Quote all of the material below word for word, keeping every line unchanged.

+++ EXCERPTED DATA

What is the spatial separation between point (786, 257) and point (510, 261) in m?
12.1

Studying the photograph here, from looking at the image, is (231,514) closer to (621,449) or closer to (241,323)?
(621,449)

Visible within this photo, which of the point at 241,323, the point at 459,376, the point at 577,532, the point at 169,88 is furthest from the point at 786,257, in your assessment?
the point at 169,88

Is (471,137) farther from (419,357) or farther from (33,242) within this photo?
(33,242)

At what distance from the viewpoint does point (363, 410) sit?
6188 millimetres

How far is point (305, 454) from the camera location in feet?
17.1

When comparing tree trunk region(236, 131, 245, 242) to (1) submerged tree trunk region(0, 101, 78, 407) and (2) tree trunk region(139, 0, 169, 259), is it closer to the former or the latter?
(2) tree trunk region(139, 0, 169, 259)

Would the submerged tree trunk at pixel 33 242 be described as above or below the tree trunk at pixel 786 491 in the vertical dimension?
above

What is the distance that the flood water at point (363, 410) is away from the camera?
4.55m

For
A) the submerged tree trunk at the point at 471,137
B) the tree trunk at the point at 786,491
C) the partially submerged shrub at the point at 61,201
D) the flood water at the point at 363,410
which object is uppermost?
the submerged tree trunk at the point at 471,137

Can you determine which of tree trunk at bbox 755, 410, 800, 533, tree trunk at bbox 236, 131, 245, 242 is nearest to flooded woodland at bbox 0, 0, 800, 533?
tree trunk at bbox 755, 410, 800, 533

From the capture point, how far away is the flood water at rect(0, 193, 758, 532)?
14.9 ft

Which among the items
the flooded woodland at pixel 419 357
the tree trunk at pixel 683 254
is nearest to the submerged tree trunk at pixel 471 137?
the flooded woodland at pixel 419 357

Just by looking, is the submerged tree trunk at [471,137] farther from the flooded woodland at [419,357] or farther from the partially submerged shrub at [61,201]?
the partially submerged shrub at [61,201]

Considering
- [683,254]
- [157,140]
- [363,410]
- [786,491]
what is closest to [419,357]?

++++++

■ **EXERCISE OUTPUT**
What is the spatial separation between point (786, 257) and point (510, 261) in m?
12.1

Studying the photograph here, from looking at the image, is (231,514) closer to (621,449) or closer to (241,323)?
(621,449)

Visible within this photo, which of the point at 241,323, the point at 459,376, the point at 577,532, the point at 169,88 is furthest from the point at 786,257, in your assessment?
the point at 169,88

Is (471,137) farther from (419,357) or farther from (33,242) within this photo?
(33,242)

At what distance from the viewpoint does point (363, 410) sit?
6188 millimetres

How far is point (305, 454) from the camera location in feet?
17.1

When comparing tree trunk region(236, 131, 245, 242) to (1) submerged tree trunk region(0, 101, 78, 407) and (2) tree trunk region(139, 0, 169, 259), is it closer to the former or the latter?
(2) tree trunk region(139, 0, 169, 259)

Would the submerged tree trunk at pixel 33 242 be described as above or below the tree trunk at pixel 786 491 in the vertical dimension?
above

What is the distance that the flood water at point (363, 410) is away from the camera?
4.55m

For
A) the submerged tree trunk at the point at 471,137
B) the tree trunk at the point at 786,491
C) the partially submerged shrub at the point at 61,201
D) the flood water at the point at 363,410
which object is uppermost?
the submerged tree trunk at the point at 471,137

Can you determine which of tree trunk at bbox 755, 410, 800, 533, tree trunk at bbox 236, 131, 245, 242 is nearest to flooded woodland at bbox 0, 0, 800, 533?
tree trunk at bbox 755, 410, 800, 533

From the capture point, how far away is the flood water at rect(0, 193, 758, 532)?
14.9 ft

Which among the items
the flooded woodland at pixel 419 357
the tree trunk at pixel 683 254
is nearest to the submerged tree trunk at pixel 471 137?
the flooded woodland at pixel 419 357

Just by looking, is the submerged tree trunk at [471,137] farther from the flooded woodland at [419,357] or farther from the partially submerged shrub at [61,201]?
the partially submerged shrub at [61,201]

Considering
- [683,254]
- [157,140]
- [363,410]
- [786,491]
what is closest to [419,357]?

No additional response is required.